Wednesday, June 29, 2011

Comics - Creator v. Character pt. 8

Here's the penultimate installment of my series on whether we should follow the creator or the character when buying and reading comics. This initially ran over at the In the Mouth of Dorkness blog, a blog worth checking out if you're into movies, gaming, comics, or anything else genre-based (read: geek chic). Check it out.
And, enjoy part 8 of Comics - Creator v. Character

Comics – Creator or Character Part VIII: Conclusion, part the 1st


In the late 80s, Marvel had a stable of superstar artists who were not only selling books, but also selling blue jeans with Spike Lee. It was a heady time for comic fans, feeling as if some “mainstream legitimacy” was finally transferring to our niche medium. (Yes, there was certainly the critical acclaim of Watchmen, Dark Knight, and Maus from 1986, but this was ON TELEVISION not just in the newspapers). Artists like Jim Lee, Todd McFarlane, Whilce Portacio, and Rob Liefeld received plum assignments, working on Spider-Man and the X-Men books, and even got the chance to write and draw their own books with the likes of Spider-Man and X-Force.

But, soon after they were given the keys to the kingdom, these artists, along with Marc Silvestri, Jim Valentino, and Erik Larsen, left Marvel to form their own comic company – one where they not only had the ability to draw and write the stories they wanted, but they would also own these new characters. It was a natural next step – one that Gil Kane took in 1968 with His Name is Savage and that Jack Kirby took in 1983 with Star Slayer through Pacific Comics. But, unlike these earlier attempts by mainstream comic artists to branch out into doing their own comics, the Image experiment was a success, and it ushered in a new age for comics publishing.


Malibu comics distributed the Image books for the first year they were in business, affording the creators to learn the ropes of publishing with a bit of a safety net. But, once able, Image became its own entity, which left Malibu comics with a large hole to fill in their publication schedule. Malibu chose to try something similar to what Image did, and created their Ultraverse imprint with top-name creators such as Steve Gerber, Gerard Jones, and Steve Englehart, all of whom were notable for being writers, going against the template laid out by Image where, other than Valentino, the founding fathers were known mainly for being artists (thus, the company’s title).

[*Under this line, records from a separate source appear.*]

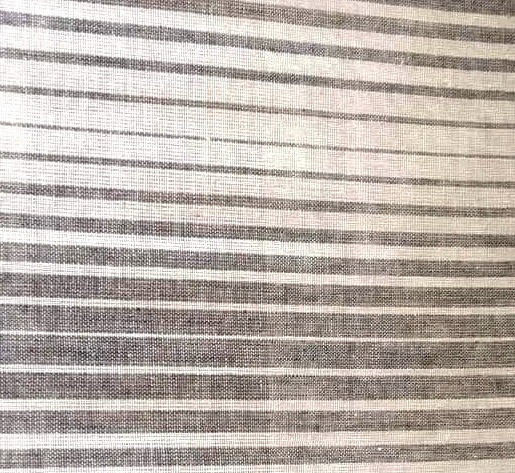 Thumbnail: 100% cotton natural dyed Yardage by Ramdev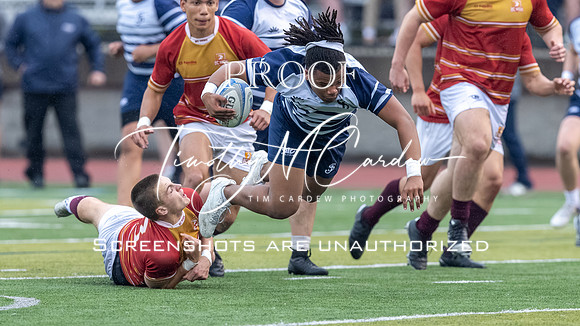 St. John’s Prep Rugby vs BC High 2026_2026-05-06_05-55-46_1K7A3540_@TimCardew_2026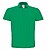 Polo Piqué ID.001 180g BC560005 - imagem 1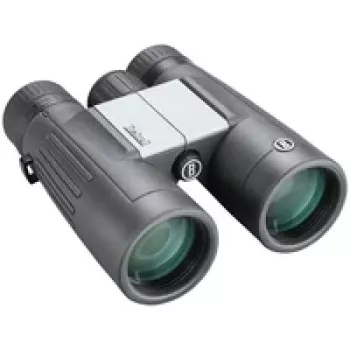Bushnell PowerView 2.0 10x42 MC Binokļi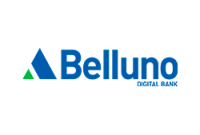 Belluno - soluções financeiras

There were other notable companies and imprints that flourished in the wake of Image comics – Valiant from Jim Shooter and Bob Layton, Milestone at DC from Dwayne McDuffie, Denys Cowan, et al., and Comics Greatest World from Dark Horse. To differing degrees, all of these imprints relied upon the creators involved as marketing tools and sales barometers. Certainly, Valiant’s elevator pitch would be the revival of the Gold Key heroes of decades past, but the line really thrived under Jim Shooter’s guidance and seemed to go off the rails when he was forced out. The Milestone imprint had characters who were direct reflections of their creators – minority characters (far too often overlooked or only played as cliched, wrong-headed stereotypes) created by minority creators. Without the guiding forces behind these books’ creations, they floundered, if they continued at all once the creators left or the imprints were shut down.

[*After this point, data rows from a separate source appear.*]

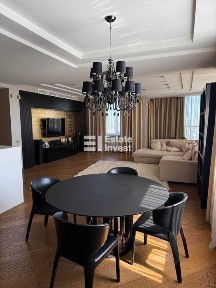 Харківська область, Харків, Шевченківський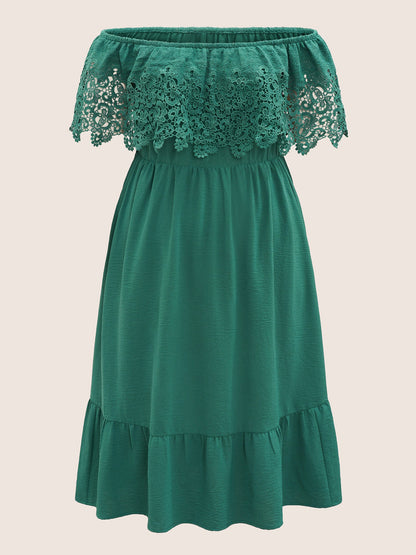 c279f557-950c-4855-8a83-ca42a109e686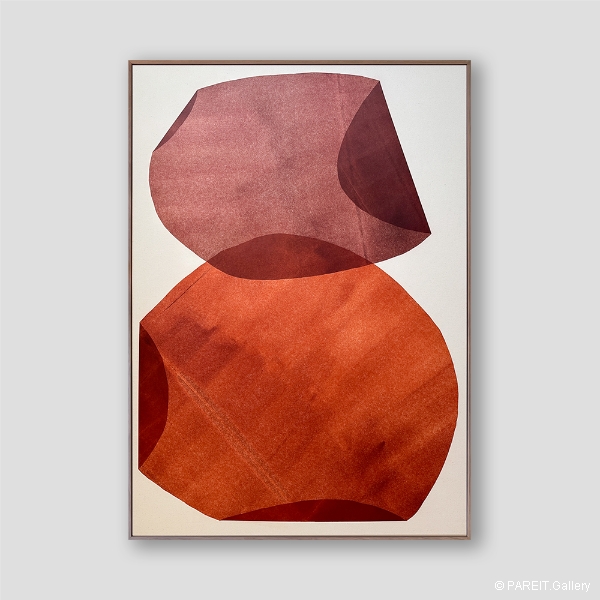 VANHULLEBUSCH Catherine - I'd have answers if my questions stopped multiplying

One of the more successful imprints from the day – despite the fact that the imprint folded – was the Legend imprint from Dark Horse comics. This was a loosely-based conglomeration of hugely talented and revered comic creators. Members included Frank Miller, John Byrne, Mike Mignola, Art Adams, Walt Simonson, Geof Darrow, and Mike Allred. It was truly a “heavy hitters” list of talent.

This imprint involved no shared-universe, and, with possibly few exceptions, did not have characters from one book guest starring in other books. Legend was really an umbrella publishing venture that signfied the high-quality stories and art consumers could expect when seeing that image on the cover. Sin City, Next Men, Hellboy, Star Slammers, and others were published through Dark Horse under the Legend imprint.

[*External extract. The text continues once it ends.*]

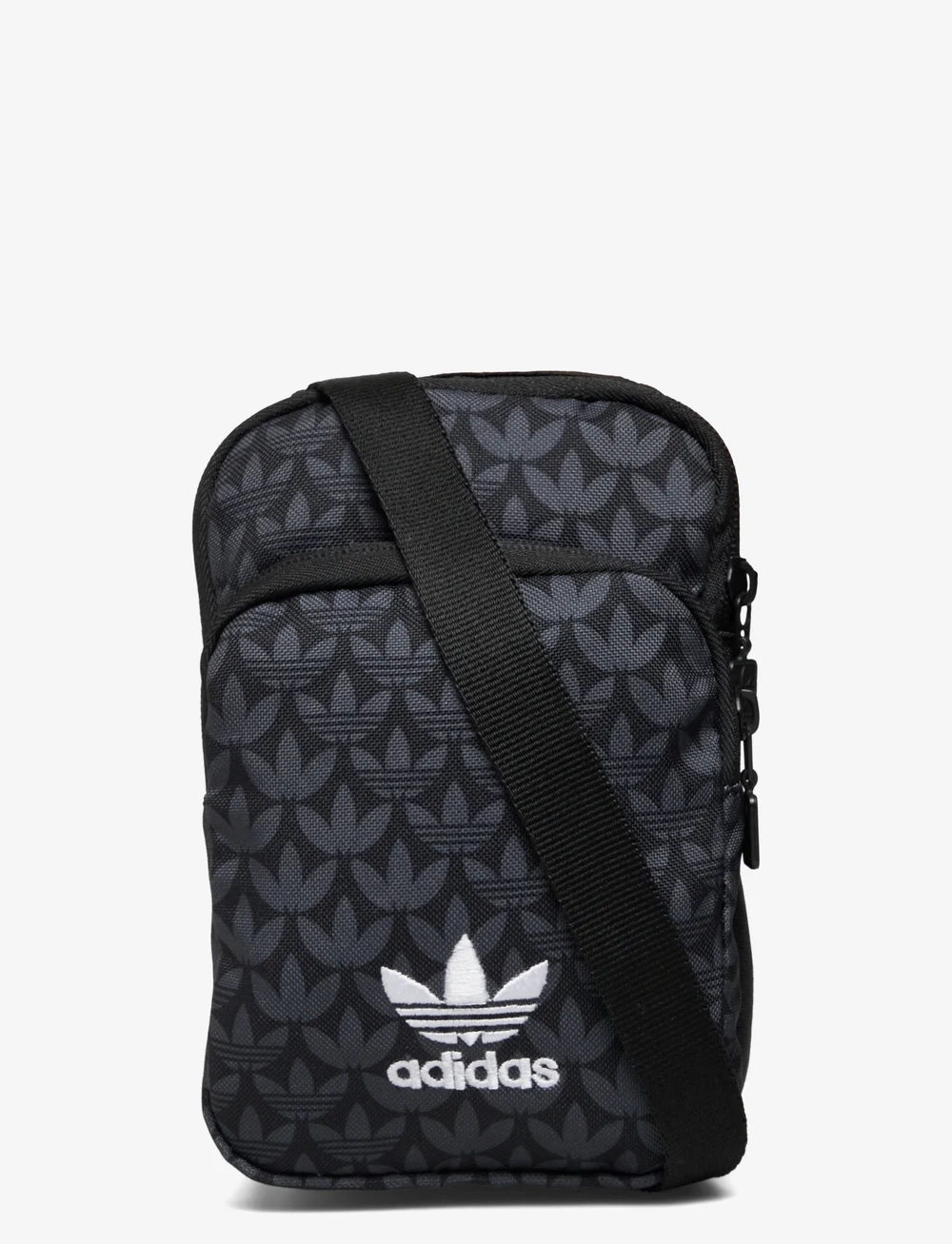 adidas Originals Monogram Festival Bag Umhangetaschen Boozt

A number of these books are still being published today, if not under the Legend imprint. What was unique about this imprint was that, at any time, the creators – who owned their work – could conceivably take their titles and publish them elsewhere. It truly was a place where creators held the power and could do whatever they wished, however they desired.

It was a culmination, artistically speaking, of the promise shown by Will Eisner’s the Spirit and the steps taken by legends such as Kane and Kirby, when they worked to branch out on their own.